WORK INSTRUCTIONS: Return word for word everything from the line containing "From the photo, does" down to the end of the listing, including both ends.

──────── PROVIDED RECORDS ────────

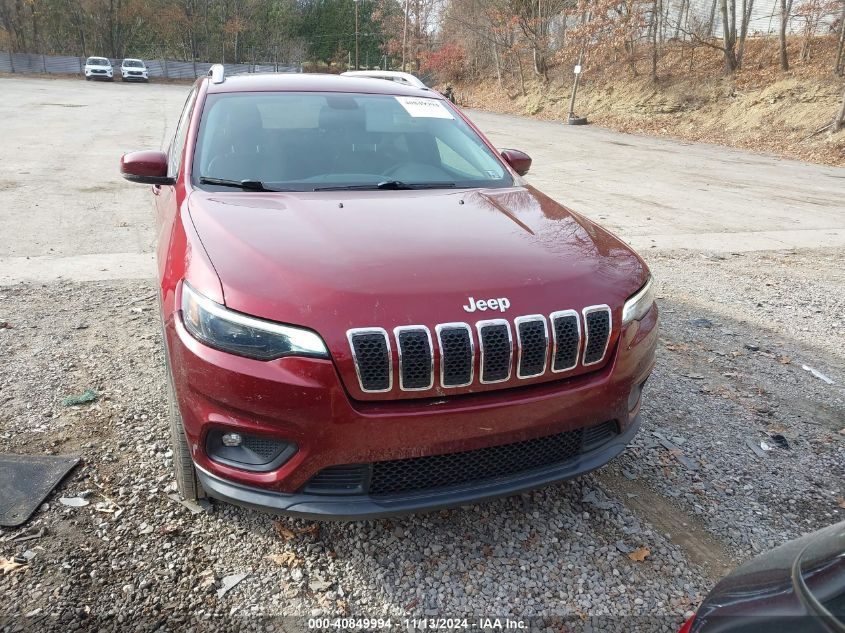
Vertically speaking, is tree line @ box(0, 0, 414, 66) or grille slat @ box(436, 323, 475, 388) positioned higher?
tree line @ box(0, 0, 414, 66)

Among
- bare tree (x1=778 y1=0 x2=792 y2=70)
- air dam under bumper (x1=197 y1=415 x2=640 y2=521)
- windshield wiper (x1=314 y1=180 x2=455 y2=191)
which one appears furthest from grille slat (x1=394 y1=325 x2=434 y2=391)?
bare tree (x1=778 y1=0 x2=792 y2=70)

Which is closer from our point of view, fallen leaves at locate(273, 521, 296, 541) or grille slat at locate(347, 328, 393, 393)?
grille slat at locate(347, 328, 393, 393)

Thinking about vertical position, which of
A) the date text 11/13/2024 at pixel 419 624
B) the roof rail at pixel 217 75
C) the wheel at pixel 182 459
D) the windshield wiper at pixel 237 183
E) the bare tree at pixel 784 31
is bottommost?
the date text 11/13/2024 at pixel 419 624

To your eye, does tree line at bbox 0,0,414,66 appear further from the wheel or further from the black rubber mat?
the wheel

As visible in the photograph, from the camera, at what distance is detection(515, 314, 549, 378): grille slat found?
7.03ft

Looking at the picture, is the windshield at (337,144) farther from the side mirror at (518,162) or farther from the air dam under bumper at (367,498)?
the air dam under bumper at (367,498)

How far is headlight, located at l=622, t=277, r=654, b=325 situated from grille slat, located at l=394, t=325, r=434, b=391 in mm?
815

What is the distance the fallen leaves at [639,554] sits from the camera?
248cm

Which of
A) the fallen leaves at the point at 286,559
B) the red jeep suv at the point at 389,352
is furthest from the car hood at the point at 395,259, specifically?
the fallen leaves at the point at 286,559

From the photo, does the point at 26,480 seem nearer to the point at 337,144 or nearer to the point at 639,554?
the point at 337,144

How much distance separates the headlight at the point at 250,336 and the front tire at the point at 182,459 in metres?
0.36

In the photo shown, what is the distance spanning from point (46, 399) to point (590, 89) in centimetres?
2850

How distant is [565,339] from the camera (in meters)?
2.21

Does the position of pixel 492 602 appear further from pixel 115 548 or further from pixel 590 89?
pixel 590 89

────────

TASK ANSWER:
From the photo, does the point at 26,480 seem nearer to the point at 337,144 or nearer to the point at 639,554?
the point at 337,144

How much distance separates the headlight at the point at 250,336 and the front tire at the point at 182,459 in metres?
0.36

In the photo shown, what is the distance spanning from point (46, 399) to point (590, 89) in centimetres?
2850

How distant is [565,339] from the camera (in meters)?
2.21

Does the position of pixel 492 602 appear further from pixel 115 548 or further from pixel 590 89?
pixel 590 89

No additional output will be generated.